DATASET EXTRACT =

══════════

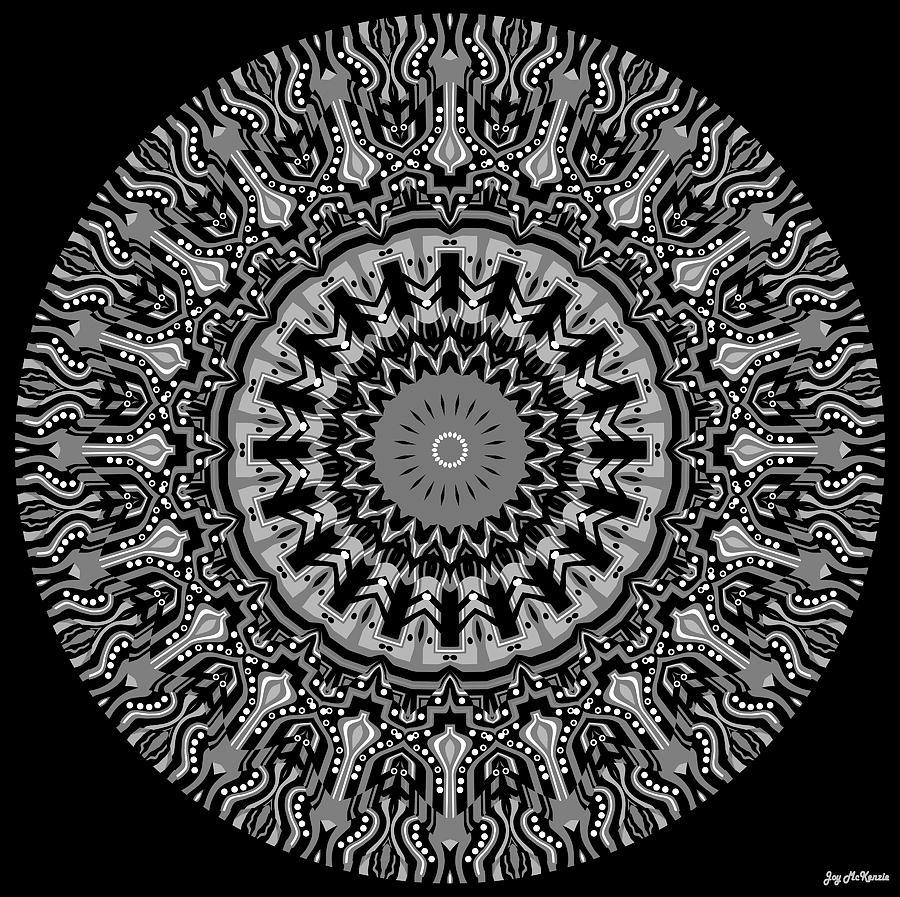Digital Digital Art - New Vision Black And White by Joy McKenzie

══════════

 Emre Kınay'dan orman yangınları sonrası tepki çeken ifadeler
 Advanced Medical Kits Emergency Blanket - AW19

══════════

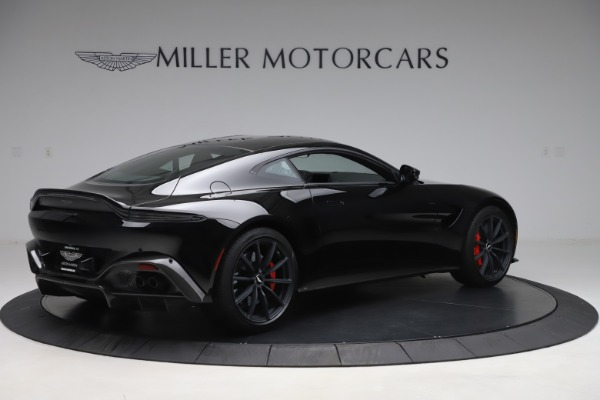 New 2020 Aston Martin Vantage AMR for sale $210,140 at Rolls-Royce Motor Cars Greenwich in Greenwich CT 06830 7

══════════

Look above for the line with "Emre Kınay'dan orman" and the line with "Advanced Medical Kits", and reproduce exactly those two lines plus every line between, nothing more.

 Emre Kınay'dan orman yangınları sonrası tepki çeken ifadeler
 Advanced Medical Kits Emergency Blanket - AW19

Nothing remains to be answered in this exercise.